Ginger Riker con su madre Vickie Makela.
Ginger Riker con su madre Vickie Makela. PHOTO: JASON RIKER

Roberts, vendedor en línea de 37 años de edad de Raleigh, Carolina del Norte, por lo general soluciona los problemas de sus padres en persona ya que viven cerca. “Me dan de comer, así que por ese lado hay ganancia”, dice. Para la resolución de problemas, sugiere un poco de paciencia líquida. “Licor”, dice. “Eso ayuda”.

Fiestas y cumpleaños son un momento de máxima atención para el soporte técnico familiar, porque los dispositivos que llegan como regalos suelen venir con un montón de problemas potenciales. “Me siento cómodo regalándoles a mis padres algo que está un poco por encima de su comprensión, porque sé que voy a estar allí para ayudar a configurar [los aparatos]”, dice Tad Carpenter, de 35 años y director de una empresa de diseño y marcas en Kansas City.

Hace unos años, Carpenter les compró a sus padres para Navidad un marco digital de fotos, cargado con docenas de imágenes de la familia. “Recuerdo que entonces me dijo, ‘mamá, puedes añadir cualquier foto que desees’, y nunca lo hicimos”, dice Becki Carpenter, la madre de Carpenter. “Pero nos gusta lo que hay ahí”.

Carpenter, de 63 años, que vive en las inmediaciones de Shawnee, Kansas, dice que en su mayoría compra productos de Apple, porque eso es lo que usan su hijo y su nuera. La mujer también usa las detalladas instrucciones que su hijo le dejó por escrito para manejar su televisor inteligente Samsung.

Algunas compañías de soporte técnico están tratando de imitar la dinámica entre padres e hijos. HelloTech, que hace un año fue lanzada en el sur de California y se expandirá a varias ciudades de EE.UU. este año, se centró inicialmente en reclutar jóvenes universitarios recién graduados, dice Steve Hartmann, vicepresidente de marketing. De esa manera, dice, espera evocar en sus clientes “la idea de que los hijos y nietos son el soporte técnico”.

Su personal de reparación a domicilio está capacitado para hablar sobre lo que podría haber causado el problema y cuál es la solución, en lugar de simplemente resolverlo, dice Hartmann.
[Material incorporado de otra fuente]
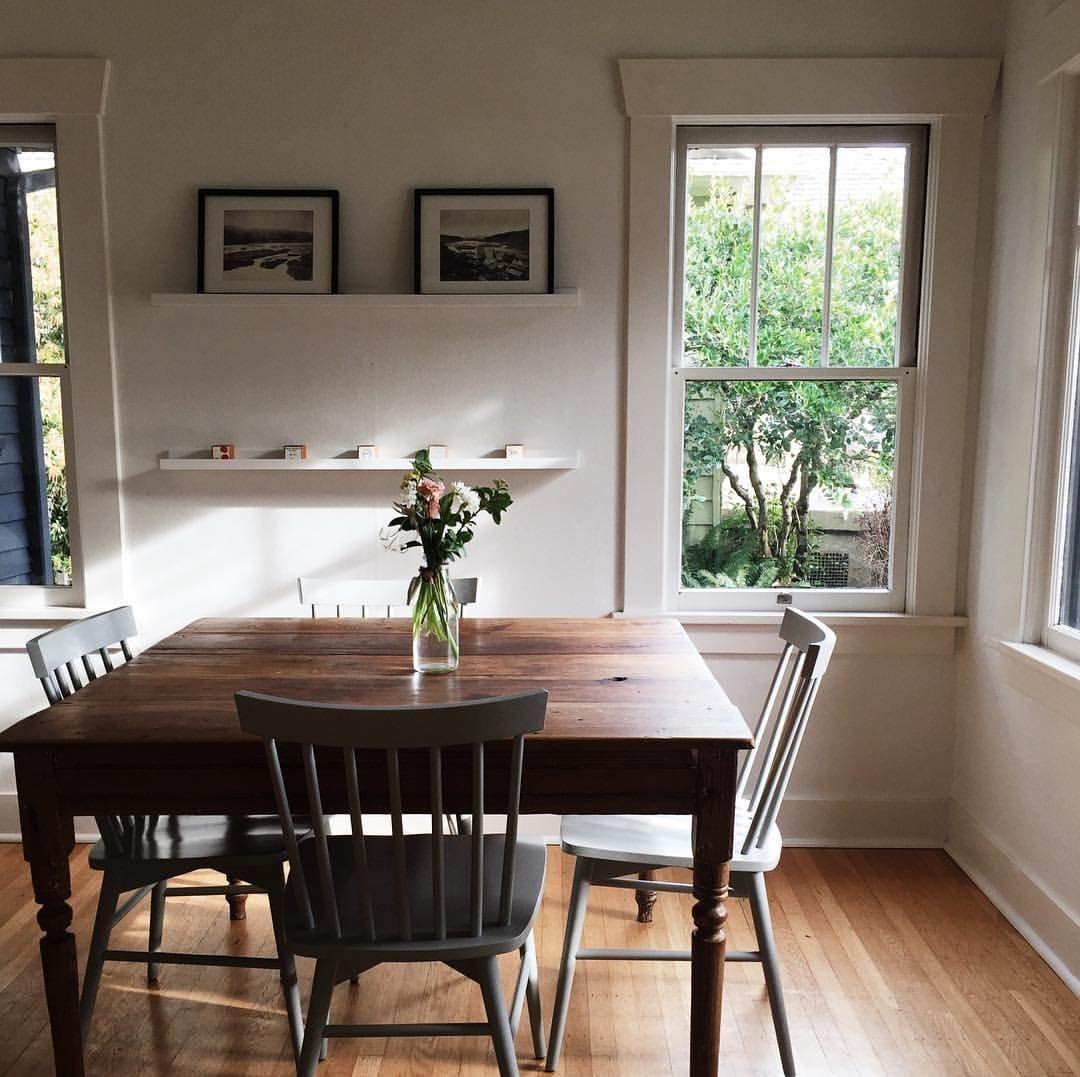 Stunning Small Dining Room Table Ideas36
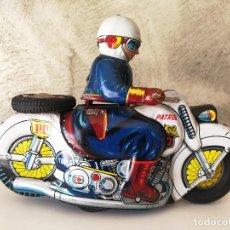 Juguetes antiguos de hojalata: ANTIGUA MOTO POLICIA DE HOJALATA A FRICCIÓN MADE IN JAPAN. Lote 128079751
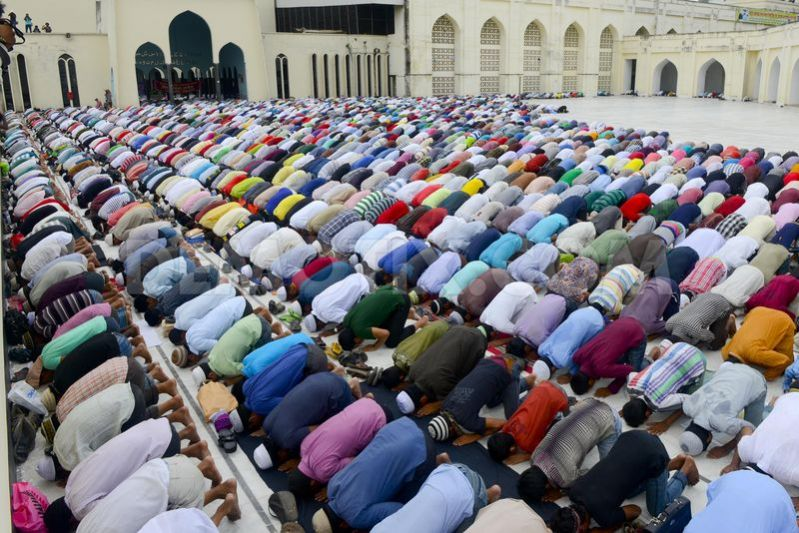 1375450800-prayers-on-the-last-friday-of-ramadan-in-bangladesh_2327393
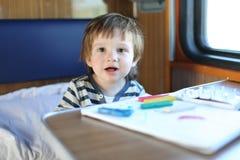 Χαμογελώντας αγόρι με το playdough στο τραίνο Στοκ φωτογραφία με δικαίωμα ελεύθερης χρήσης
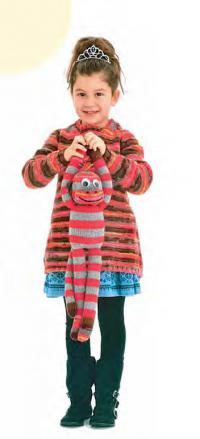 Как связать  удлиненный пуловер в полоску для девочки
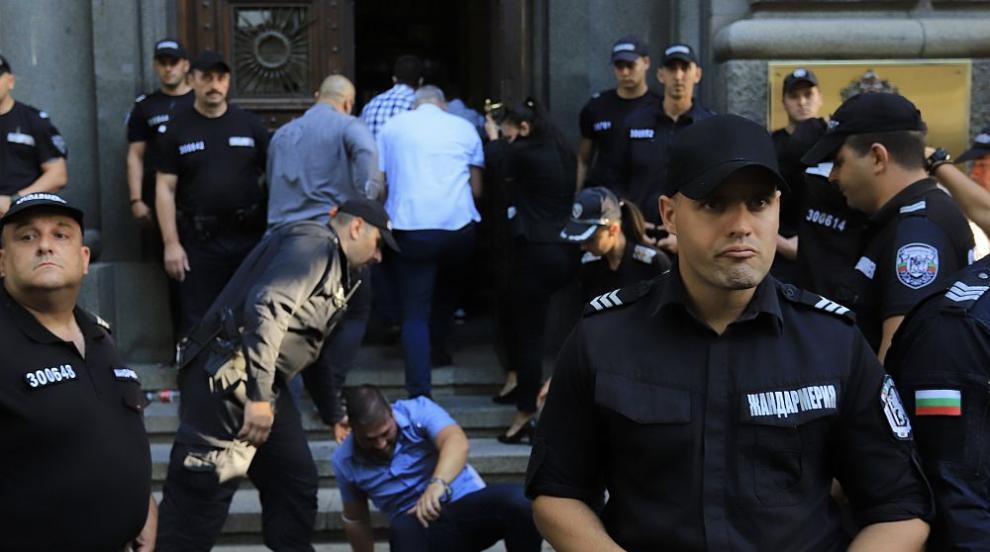70-и ден на недоволство, протестиращи пак нападнаха...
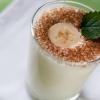 Як зробити молочний коктейль з бананом, полуницею, морозивом в блендері?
Derek Meister, miembro del equipo de apoyo en línea para la cadena estadounidense de tiendas de electrónicos Best Buy, sugiere no comenzar con el problema sino con lo que el usuario estaba tratando de hacer. ¿Estaba mamá tratando de adjuntar una foto a un correo electrónico? ¿Estaba papá tratando de ver en streaming un partido de baloncesto? Comprender cuál era la meta puede ayudar a diagnosticar lo que salió mal en el camino.

En sus 11 años como miembro del llamado Geek Squad, Meister ha aprendido que el miedo es el mayor obstáculo. Los mayores de 50 años aprendieron por primera vez acerca de las computadoras cuando éstas eran grandes máquinas costosas alojadas en universidades o empresas. Tener ahora esos dispositivos en casa es emocionante, pero también intimidante. “Es como si alguien se presentara en su casa, le dejara un avión militar y le dijera, ‘OK, vuele’”, dice Meister.

El técnico también recomienda desechar términos técnicos y hablar de lo que se necesita hacer. Al sugerir un nuevo dispositivo, busque la opción más sencilla. Si un padre quiere utilizar una portátil sólo para enviar y recibir correos electrónicos y para redes sociales, tal vez una tableta sería suficiente.

El uso de Skype o Facetime puede facilitar la solución de problemas a distancia, porque puede ver el programa o mensaje de error.

Y tenga en cuenta sus límites. No trataría de reparar el refrigerador de sus padres sólo porque se lo piden, dice Meister. Lo mismo sucede con problemas de tecnología que están fuera de sus conocimientos.